(Records from a dataset)
****************

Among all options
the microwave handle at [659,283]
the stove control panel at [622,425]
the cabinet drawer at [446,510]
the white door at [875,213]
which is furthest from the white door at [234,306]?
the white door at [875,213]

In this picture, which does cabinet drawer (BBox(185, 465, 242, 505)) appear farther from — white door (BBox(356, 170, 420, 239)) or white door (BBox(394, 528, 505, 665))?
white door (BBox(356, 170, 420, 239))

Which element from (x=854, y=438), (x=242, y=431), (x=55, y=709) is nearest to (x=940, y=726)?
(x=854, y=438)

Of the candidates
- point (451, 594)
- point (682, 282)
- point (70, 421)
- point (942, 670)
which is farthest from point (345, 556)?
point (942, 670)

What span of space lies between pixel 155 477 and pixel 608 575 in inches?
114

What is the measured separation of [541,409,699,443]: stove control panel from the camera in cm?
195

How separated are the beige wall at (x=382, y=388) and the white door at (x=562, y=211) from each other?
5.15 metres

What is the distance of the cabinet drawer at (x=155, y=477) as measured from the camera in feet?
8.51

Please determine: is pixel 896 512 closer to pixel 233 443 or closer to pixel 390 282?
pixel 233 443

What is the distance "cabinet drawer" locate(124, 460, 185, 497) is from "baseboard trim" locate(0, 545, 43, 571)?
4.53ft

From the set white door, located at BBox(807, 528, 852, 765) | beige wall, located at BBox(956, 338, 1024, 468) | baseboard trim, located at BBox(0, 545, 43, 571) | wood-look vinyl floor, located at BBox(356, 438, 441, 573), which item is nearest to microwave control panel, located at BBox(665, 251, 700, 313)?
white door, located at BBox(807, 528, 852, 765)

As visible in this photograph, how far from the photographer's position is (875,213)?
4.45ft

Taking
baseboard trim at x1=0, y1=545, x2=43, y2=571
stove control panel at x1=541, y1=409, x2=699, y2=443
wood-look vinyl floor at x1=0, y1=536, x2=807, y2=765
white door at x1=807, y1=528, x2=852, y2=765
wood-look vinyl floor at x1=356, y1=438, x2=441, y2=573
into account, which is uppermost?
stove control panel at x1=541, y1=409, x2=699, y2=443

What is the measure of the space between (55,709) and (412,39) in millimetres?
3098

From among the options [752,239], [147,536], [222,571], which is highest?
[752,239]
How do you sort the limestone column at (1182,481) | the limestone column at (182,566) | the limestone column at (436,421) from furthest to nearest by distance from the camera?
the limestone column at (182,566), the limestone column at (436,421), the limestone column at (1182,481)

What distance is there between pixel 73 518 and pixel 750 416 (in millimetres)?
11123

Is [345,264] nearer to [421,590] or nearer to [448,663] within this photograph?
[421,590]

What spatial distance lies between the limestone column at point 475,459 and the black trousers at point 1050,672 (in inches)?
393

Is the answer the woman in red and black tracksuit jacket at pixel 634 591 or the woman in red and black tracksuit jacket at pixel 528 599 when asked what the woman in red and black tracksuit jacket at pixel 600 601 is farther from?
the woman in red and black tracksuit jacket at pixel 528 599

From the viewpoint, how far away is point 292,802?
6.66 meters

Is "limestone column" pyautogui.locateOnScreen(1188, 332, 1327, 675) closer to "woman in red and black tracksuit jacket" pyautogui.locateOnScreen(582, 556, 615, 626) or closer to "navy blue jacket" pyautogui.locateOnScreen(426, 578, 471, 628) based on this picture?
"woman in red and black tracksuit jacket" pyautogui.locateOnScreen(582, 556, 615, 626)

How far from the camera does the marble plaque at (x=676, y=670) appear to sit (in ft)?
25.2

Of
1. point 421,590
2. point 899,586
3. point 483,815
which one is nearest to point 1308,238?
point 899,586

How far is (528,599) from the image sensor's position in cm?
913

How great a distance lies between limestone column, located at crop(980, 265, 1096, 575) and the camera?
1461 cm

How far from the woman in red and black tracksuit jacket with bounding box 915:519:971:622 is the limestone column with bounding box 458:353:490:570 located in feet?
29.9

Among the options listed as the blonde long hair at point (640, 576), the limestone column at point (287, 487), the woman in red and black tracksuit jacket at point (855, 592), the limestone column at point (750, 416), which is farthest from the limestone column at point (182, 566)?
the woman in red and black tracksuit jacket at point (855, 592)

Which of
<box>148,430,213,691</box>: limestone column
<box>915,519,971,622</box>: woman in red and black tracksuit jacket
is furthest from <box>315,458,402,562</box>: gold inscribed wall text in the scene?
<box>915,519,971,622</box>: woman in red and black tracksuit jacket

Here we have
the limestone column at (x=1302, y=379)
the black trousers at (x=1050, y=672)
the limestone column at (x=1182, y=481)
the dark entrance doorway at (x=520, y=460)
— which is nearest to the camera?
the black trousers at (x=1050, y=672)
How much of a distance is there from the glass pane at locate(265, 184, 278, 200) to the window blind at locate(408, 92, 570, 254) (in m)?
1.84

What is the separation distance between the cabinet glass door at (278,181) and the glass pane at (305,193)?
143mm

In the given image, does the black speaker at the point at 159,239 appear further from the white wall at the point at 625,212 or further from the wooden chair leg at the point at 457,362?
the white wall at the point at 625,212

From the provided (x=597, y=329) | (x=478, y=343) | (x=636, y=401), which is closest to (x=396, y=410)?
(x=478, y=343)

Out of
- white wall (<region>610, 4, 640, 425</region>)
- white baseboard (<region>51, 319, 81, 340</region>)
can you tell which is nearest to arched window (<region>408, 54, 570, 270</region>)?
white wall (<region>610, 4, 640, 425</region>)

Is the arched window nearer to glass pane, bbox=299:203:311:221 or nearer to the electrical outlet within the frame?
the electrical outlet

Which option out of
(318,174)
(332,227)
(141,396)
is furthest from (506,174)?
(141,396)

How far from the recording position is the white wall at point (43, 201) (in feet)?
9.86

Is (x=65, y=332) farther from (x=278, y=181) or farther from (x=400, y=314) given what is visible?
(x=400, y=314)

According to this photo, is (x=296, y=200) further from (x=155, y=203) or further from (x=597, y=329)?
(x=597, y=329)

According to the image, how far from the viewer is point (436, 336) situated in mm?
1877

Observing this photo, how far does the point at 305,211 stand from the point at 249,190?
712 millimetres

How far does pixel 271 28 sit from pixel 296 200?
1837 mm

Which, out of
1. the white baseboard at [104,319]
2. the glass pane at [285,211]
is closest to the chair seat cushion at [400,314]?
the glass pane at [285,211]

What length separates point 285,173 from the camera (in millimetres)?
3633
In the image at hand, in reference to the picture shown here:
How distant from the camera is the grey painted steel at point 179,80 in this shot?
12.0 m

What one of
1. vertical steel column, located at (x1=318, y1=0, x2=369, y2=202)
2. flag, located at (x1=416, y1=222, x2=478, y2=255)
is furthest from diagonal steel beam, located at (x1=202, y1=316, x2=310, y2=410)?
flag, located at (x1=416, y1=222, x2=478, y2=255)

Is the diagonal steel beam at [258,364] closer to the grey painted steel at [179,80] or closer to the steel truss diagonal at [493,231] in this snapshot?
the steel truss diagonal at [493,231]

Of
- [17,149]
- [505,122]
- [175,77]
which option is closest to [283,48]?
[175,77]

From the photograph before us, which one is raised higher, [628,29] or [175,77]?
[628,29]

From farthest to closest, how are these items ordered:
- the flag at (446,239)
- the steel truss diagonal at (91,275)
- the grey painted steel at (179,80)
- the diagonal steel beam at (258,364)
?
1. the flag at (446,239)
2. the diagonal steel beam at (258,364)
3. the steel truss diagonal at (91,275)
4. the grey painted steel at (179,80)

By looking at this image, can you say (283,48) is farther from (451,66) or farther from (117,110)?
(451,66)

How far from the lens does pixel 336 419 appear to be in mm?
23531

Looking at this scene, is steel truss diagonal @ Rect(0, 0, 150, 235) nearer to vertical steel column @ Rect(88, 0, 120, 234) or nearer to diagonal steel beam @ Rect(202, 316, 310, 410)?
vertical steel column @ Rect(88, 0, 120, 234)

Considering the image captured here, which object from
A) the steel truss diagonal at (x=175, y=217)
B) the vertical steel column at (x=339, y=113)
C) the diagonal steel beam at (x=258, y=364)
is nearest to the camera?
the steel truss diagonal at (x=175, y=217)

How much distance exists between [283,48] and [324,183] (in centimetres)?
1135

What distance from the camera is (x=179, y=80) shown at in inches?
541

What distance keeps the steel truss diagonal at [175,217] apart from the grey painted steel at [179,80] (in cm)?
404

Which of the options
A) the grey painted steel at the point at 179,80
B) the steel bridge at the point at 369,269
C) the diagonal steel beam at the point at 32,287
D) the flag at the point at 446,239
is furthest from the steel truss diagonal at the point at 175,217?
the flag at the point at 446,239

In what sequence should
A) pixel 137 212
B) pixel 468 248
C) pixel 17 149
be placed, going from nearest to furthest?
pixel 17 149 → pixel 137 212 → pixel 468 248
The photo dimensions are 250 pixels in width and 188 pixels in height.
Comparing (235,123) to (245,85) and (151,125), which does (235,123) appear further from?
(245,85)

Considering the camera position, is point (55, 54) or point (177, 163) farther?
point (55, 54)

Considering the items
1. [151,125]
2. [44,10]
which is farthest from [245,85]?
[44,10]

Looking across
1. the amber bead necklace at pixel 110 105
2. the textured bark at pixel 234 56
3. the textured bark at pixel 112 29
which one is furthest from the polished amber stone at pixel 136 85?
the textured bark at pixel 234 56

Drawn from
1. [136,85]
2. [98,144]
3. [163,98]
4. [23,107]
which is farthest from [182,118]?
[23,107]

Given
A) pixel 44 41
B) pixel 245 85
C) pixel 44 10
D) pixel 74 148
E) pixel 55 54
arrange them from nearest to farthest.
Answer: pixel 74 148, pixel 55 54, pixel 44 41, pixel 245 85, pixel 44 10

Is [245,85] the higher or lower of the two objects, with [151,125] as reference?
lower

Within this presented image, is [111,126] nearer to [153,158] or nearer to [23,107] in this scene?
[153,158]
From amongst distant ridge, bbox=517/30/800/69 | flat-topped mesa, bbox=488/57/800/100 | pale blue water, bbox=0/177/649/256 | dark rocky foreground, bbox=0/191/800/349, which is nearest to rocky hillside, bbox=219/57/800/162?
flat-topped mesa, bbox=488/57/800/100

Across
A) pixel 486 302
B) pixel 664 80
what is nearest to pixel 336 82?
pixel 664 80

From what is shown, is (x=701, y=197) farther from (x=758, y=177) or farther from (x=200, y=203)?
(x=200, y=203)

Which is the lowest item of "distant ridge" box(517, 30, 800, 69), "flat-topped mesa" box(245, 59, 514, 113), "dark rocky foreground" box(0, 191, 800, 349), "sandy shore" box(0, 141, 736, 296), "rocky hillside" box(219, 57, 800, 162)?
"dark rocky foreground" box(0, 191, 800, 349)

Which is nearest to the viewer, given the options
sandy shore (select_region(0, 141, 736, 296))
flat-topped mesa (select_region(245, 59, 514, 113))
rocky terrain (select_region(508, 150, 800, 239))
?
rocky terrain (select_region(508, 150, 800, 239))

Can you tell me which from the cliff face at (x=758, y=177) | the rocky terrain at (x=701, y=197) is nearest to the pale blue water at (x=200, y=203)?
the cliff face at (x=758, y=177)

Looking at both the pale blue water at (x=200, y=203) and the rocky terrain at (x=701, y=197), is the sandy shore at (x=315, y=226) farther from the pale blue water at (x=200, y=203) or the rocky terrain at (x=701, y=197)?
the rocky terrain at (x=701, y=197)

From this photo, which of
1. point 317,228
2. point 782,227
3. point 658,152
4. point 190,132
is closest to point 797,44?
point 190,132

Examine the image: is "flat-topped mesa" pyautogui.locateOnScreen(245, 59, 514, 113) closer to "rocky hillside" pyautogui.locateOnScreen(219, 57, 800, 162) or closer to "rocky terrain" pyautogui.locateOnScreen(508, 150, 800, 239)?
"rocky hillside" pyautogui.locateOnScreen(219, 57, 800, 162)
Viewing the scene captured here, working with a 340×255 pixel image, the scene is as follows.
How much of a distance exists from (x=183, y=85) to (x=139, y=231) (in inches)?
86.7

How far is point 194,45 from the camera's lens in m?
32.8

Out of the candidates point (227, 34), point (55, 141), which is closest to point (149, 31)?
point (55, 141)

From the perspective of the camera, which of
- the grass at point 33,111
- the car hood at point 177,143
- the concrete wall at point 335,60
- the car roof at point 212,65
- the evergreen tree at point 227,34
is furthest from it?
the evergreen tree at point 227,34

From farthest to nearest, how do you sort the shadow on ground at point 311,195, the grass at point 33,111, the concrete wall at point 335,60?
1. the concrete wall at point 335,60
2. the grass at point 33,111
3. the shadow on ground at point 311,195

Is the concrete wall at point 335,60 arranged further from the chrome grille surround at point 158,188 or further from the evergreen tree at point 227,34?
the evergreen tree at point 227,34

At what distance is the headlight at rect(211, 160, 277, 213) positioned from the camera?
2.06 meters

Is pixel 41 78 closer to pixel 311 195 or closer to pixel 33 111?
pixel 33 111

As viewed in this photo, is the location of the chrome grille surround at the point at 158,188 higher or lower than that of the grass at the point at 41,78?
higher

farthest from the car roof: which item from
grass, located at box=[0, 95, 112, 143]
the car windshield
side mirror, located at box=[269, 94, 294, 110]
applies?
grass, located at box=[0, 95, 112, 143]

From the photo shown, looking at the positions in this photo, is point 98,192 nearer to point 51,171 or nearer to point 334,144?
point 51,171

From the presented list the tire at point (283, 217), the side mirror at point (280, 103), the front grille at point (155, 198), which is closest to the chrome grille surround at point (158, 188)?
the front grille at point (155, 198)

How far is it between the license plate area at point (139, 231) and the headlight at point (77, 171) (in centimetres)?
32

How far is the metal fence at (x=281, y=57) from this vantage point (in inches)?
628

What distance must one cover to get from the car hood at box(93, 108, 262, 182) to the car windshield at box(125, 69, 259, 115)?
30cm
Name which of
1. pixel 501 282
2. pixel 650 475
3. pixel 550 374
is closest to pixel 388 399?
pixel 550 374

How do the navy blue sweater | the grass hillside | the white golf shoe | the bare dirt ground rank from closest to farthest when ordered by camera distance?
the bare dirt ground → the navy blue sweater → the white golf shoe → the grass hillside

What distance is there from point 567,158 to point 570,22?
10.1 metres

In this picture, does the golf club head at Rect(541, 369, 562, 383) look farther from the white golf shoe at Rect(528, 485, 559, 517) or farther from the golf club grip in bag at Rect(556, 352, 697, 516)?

****************

• [Short task]:
Recast the stretch of data from the line containing "From the photo shown, looking" through the end of the data as a numbered list, leaving out blank lines.

• [Written reply]:
1. From the photo shown, looking at the positions in this photo, is point 98,192 nearer to point 51,171 or nearer to point 334,144?
2. point 51,171
3. From the presented list the tire at point (283, 217), the side mirror at point (280, 103), the front grille at point (155, 198), which is closest to the chrome grille surround at point (158, 188)?
4. the front grille at point (155, 198)
5. How far is it between the license plate area at point (139, 231) and the headlight at point (77, 171) (in centimetres)?
6. 32
7. How far is the metal fence at (x=281, y=57) from this vantage point (in inches)?
8. 628
9. What distance must one cover to get from the car hood at box(93, 108, 262, 182) to the car windshield at box(125, 69, 259, 115)?
10. 30cm
11. Name which of
12. 1. pixel 501 282
13. 2. pixel 650 475
14. 3. pixel 550 374
15. is closest to pixel 388 399?
16. pixel 550 374
17. How do the navy blue sweater | the grass hillside | the white golf shoe | the bare dirt ground rank from closest to farthest when ordered by camera distance?
18. the bare dirt ground → the navy blue sweater → the white golf shoe → the grass hillside
19. What distance is there from point 567,158 to point 570,22?
20. 10.1 metres
21. In this picture, does the golf club head at Rect(541, 369, 562, 383) look farther from the white golf shoe at Rect(528, 485, 559, 517) or farther from the golf club grip in bag at Rect(556, 352, 697, 516)?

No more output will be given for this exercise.